▶ _Given text_
--------------------------------
In court with my son, Mitchell. He was doing a good job with self-surrendering on a drug possession charge, but as most know, he had attempted suicide and now has a new diagnosis of schizoaffective bipolar type. His drug possession charge was from the time he was psychotic and feared there were several men in his apartment with guns. He used a bat and broke out his window and used a neighbor's phone to call 911. The police did a sweep of his apartment and found meth. My son was delusional and beginning to have increasing symptoms of a serious mental illness. The drugs exacerbated, if not quickened, his decline in executive functioning. Thus his pending charge.

I let my son stand on his own in court and it started going the wrong way and he had no public defender. We had been cued by the mental health attorney what to say. It was a state case. I had to slowly step to my sons side just as the judge was going to take my son into custody. I said, "No!" Calmly I explained the course of his co-occurring mental illness with drug use. A nice legal defender stepped up to help. I was in tears at that point, and my son was quiet just waiting to see what would happen to him.

I would have been the mother in court holding my son back from the bailiff taking him. My son is mentally ill and doesn’t belong in jail. If he went in without his meds, it would be horrible. You see, my father was mentally ill with bipolar disorder and was untreated until the last 6 months of his life. He was in his 80's. 

I was just 12 when we landed in LAX and the FBI took my father into custody as we de-boarded the plane. My father wasn't with us so I went back. The FBI was putting him in handcuffs and taking him away. I remember holding onto my father, crying and begging them not to take my father. A little girl tried to take control of something beyond what her mind could grasp. If I was only strong enough to hold on they wouldn't take my father away. I remember someone pulling me off of my father and then the world fell apart. So yesterday, that little girl saved her son who could not save himself.

I remember, in my tears, the judge saying he understands about mental illness but I don’t think he really did. There was a court clerk looking up data and feeding information to the judge that I can't recall. Then I heard a recommendation from a prosecuting attorney to drop the warrant. I told them over and over Mitchell was just released from the hospital and, though the drug charge is real, there was a much bigger picture.

They saw a parent with knowledge and accountability willing to take care of her son. We left together, a court date reset. We went to a very nice case manager with pretrial services who asked Mitchell to check in by phone everyday. It was close. Please do not give up, whatever your struggle is in life. Be your best self minute by minute. Stand up for those less fortunate. Be a voice. Believe.

Photo Credit Heidi FrankeMitchell Franke

Photo Credit Heidi Franke
Mitchell Franke

Follow up note from Heidi this morning:  Mitchell moves to sober living home today. I am proud of his work. The bigger tests will keep coming. He still wears a gps ankle bracelet for mental health court. His mind and attitude are healthy. It's just fighting the brains attempt at hijacking the vunerable that will keep me worried. I hope he engages in new pursuits. There will be people around him to help.
--------------------------------
▶ _Information shown_

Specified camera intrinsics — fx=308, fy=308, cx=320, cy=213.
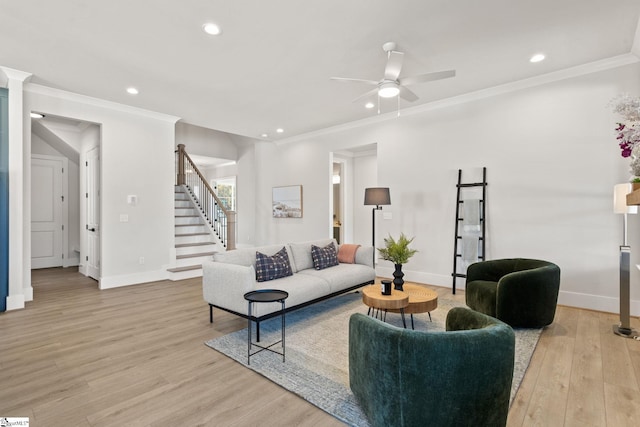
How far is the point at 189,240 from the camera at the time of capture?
688cm

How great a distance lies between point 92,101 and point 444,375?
6.14 m

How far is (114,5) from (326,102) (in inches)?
123

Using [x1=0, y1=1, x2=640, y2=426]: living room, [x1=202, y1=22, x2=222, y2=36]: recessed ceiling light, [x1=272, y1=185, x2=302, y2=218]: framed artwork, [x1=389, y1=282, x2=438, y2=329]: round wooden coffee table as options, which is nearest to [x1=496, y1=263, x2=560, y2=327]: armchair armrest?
[x1=389, y1=282, x2=438, y2=329]: round wooden coffee table

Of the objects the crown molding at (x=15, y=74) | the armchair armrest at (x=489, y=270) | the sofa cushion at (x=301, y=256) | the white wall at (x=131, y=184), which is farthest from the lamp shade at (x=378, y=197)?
the crown molding at (x=15, y=74)

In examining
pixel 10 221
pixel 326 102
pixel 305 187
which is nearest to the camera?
pixel 10 221

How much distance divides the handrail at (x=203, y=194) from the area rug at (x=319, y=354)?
13.1ft

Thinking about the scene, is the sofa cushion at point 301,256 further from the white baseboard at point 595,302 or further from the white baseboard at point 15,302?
the white baseboard at point 15,302

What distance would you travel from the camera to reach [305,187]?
723cm

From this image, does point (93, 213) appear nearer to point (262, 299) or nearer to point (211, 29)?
point (211, 29)

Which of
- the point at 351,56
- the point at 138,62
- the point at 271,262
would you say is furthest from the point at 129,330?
the point at 351,56

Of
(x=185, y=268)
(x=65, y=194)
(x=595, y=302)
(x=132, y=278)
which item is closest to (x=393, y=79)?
(x=595, y=302)

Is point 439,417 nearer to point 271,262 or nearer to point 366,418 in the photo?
point 366,418

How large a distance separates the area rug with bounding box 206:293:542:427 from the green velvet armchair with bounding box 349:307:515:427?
0.49 meters

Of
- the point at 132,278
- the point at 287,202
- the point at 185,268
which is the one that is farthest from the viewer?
the point at 287,202
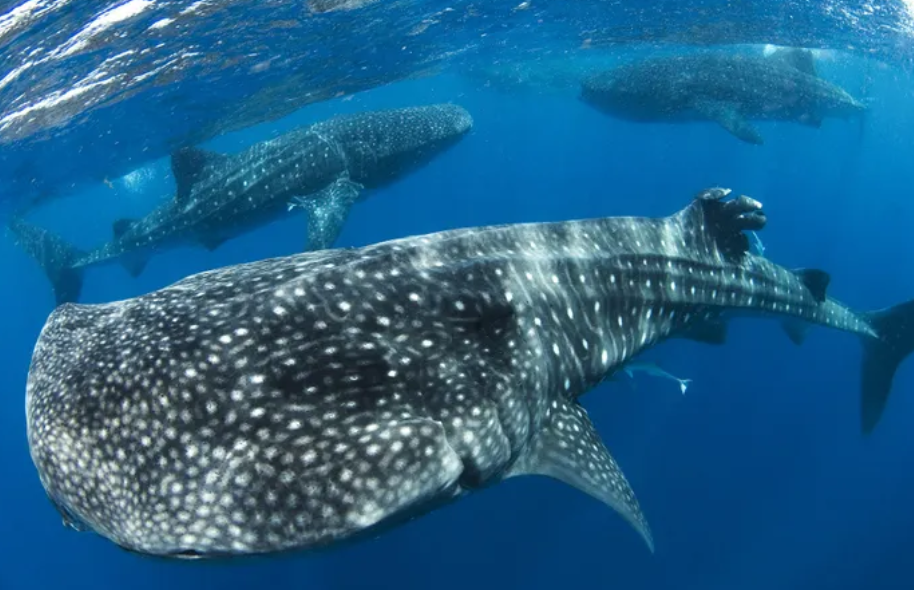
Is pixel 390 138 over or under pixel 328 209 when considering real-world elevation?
over

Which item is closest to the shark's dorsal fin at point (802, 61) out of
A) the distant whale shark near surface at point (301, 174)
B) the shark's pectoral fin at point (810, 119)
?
the shark's pectoral fin at point (810, 119)

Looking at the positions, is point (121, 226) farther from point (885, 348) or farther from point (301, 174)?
point (885, 348)

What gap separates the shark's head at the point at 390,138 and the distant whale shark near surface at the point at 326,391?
873cm

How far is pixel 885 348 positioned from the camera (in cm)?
895

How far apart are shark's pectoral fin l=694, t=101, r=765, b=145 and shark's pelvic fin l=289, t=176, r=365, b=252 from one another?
1113 cm

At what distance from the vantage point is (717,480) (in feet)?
54.1

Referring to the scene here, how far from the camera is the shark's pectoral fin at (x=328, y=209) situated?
11.7m

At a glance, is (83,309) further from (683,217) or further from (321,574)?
(321,574)

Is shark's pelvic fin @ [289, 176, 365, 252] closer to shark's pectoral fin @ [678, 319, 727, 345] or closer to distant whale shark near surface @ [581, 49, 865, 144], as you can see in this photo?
shark's pectoral fin @ [678, 319, 727, 345]

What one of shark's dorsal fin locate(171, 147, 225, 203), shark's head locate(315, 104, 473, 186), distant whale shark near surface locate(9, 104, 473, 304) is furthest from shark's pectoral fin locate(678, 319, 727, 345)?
shark's dorsal fin locate(171, 147, 225, 203)

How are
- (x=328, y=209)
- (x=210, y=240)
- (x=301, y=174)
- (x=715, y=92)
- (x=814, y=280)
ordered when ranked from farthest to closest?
(x=715, y=92) → (x=210, y=240) → (x=301, y=174) → (x=328, y=209) → (x=814, y=280)

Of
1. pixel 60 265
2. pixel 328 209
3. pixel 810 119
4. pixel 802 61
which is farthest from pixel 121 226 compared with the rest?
pixel 802 61

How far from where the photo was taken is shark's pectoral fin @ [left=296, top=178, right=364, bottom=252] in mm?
11719

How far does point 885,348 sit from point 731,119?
33.0 ft
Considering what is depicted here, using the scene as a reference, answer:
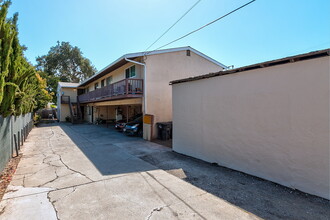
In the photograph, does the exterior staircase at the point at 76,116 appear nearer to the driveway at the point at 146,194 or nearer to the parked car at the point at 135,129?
the parked car at the point at 135,129

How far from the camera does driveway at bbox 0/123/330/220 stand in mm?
3117

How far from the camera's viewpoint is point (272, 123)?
14.7 feet

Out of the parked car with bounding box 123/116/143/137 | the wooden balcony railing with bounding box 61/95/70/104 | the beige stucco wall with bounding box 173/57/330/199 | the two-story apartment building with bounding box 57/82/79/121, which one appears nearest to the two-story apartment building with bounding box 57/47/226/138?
the parked car with bounding box 123/116/143/137

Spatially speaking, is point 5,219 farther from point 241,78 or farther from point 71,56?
point 71,56

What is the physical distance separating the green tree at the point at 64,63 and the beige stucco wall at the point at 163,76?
33977mm

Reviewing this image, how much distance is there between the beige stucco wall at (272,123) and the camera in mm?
3709

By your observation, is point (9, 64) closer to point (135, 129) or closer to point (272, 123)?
point (135, 129)

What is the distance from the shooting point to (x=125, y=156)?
708cm

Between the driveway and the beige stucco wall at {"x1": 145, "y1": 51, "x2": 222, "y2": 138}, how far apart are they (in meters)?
5.53

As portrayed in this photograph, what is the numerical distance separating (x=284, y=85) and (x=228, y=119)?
1.86 meters

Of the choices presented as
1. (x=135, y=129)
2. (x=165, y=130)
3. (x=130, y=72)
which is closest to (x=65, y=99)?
(x=130, y=72)

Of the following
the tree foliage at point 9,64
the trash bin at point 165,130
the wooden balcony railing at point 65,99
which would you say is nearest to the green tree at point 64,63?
the wooden balcony railing at point 65,99

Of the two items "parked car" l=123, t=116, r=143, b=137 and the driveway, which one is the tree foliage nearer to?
the driveway

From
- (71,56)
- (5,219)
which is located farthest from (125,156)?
(71,56)
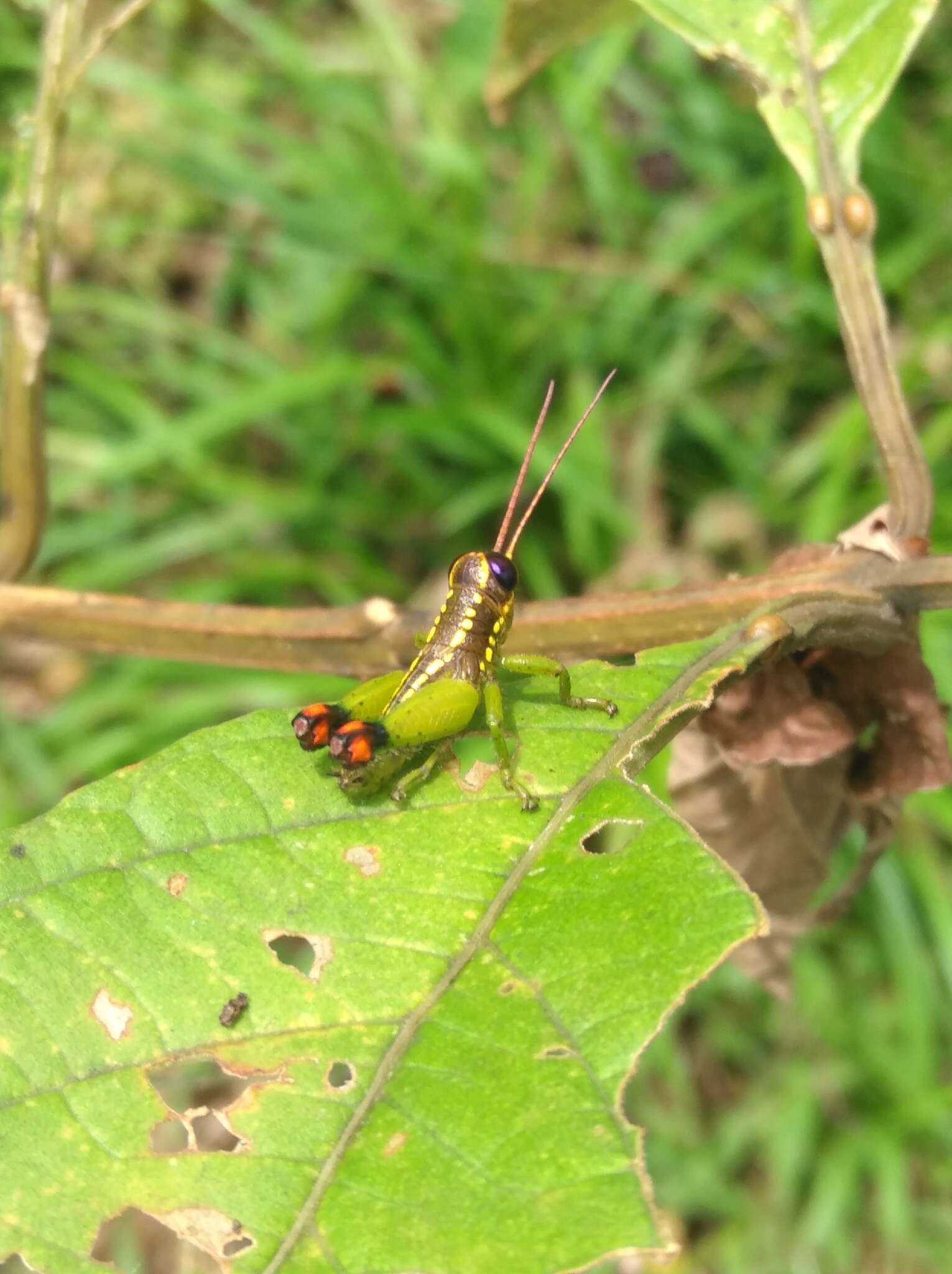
--------------------------------
▶ _Assignment_
List every imperative sentence in the paragraph of the account of Mitchell's court hearing that starts with "They saw a parent with knowledge".

▶ _Completed exercise_
- Please do not give up, whatever your struggle is in life.
- Be your best self minute by minute.
- Stand up for those less fortunate.
- Be a voice.
- Believe.